56. 亭主関白になろう

『亭主関白になろう』

       桜多彼方左


 妻の尻に敷かれている人だとよく言われたりする。

 あいや、ぼくのことじゃないよ。今の世の中のひ弱な男子たちのことだ。でもまあ確かに今は、女性も学をつけて社会へ出て、男性たちに負けず劣らず活躍する時代になってはいる。

 そんな時代に、ではなぜ亭主関白などと言う言葉を持ち出したのか?

 ちょっと難しそうな言葉を出してきて自慢したかったからか? ――否。

 それとも漢字準二級の腕前を披露したいからか? ――否否。

 冗談はともかくとして、いくら女性の社会的立場が向上しているとは言え、家の中でまで妻の言いなりになってしまっていては、男がすたるのではないか?
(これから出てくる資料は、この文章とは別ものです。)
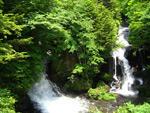 新緑に囲まれた竜頭ノ滝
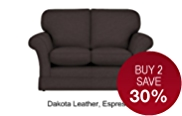 Evie Fixed Small Sofa - Leather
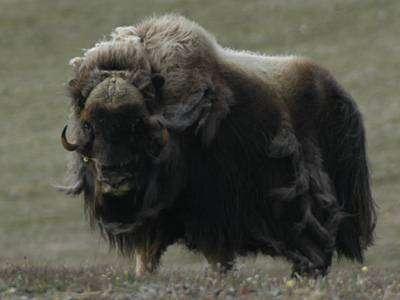 A l'instar de nombreux mammifères, le boeuf musqué, qui vit dans la toundra arctique du Canada, pourrait être rapidement menacé (Crédits : www.aventurearctique.com)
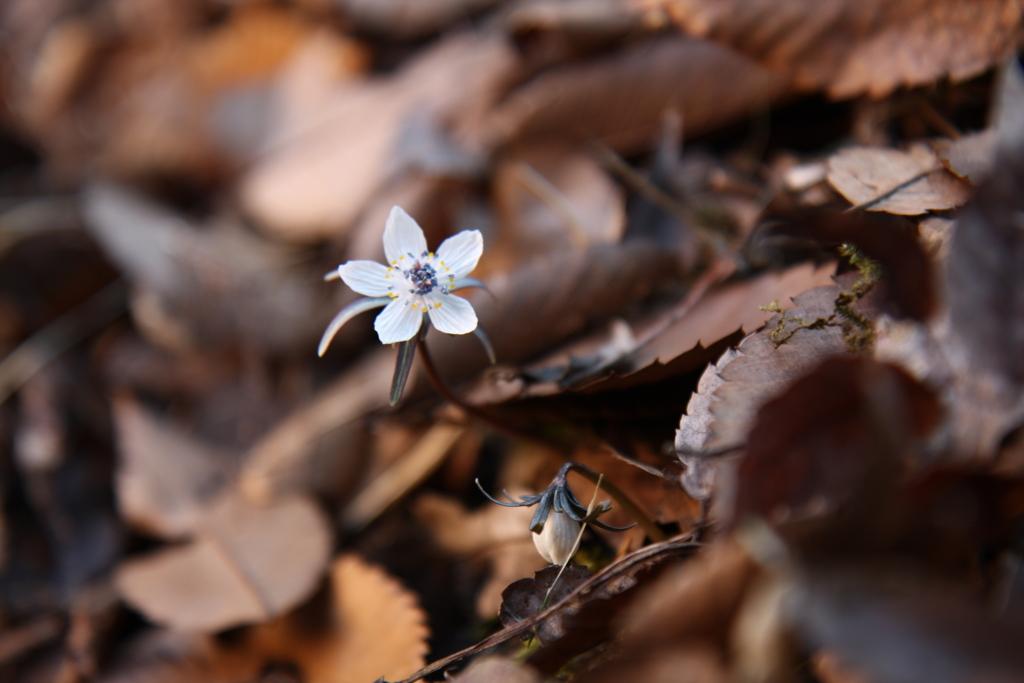f:id:miwa-planted:20170219175439j:plain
 近頃の妻たちは、仕事で疲れて帰ってきた亭主を捕まえて、やれ肩を揉め腰を押せだのと言って後ろに立たせ、「もっと強くよ」とか「まだよもっともっと」などと叫んでいるそうだ。こんな有様では駄目なのである。

 今、低迷するぼくたちのこの日本社会を、ぼくたち男の手で力強く前へと導くためにも、さあ皆、一人でも多く亭主関白になろうではないか!

 ちなみにぼくは、家では超絶的なまでの亭主関白なんだぞ。なにしろ妻の体のすべてを支配しているのだ。

 実際ぼくは昨晩だって、妻・桜多オウタW美ダブルミ(仮名)の体に後ろから乗っかってやって「ひぃあぁ~んもっと優しくぅ」とか「もうだめぇあたしこわれちゃうー」などと叫ばせてやったんだもーん。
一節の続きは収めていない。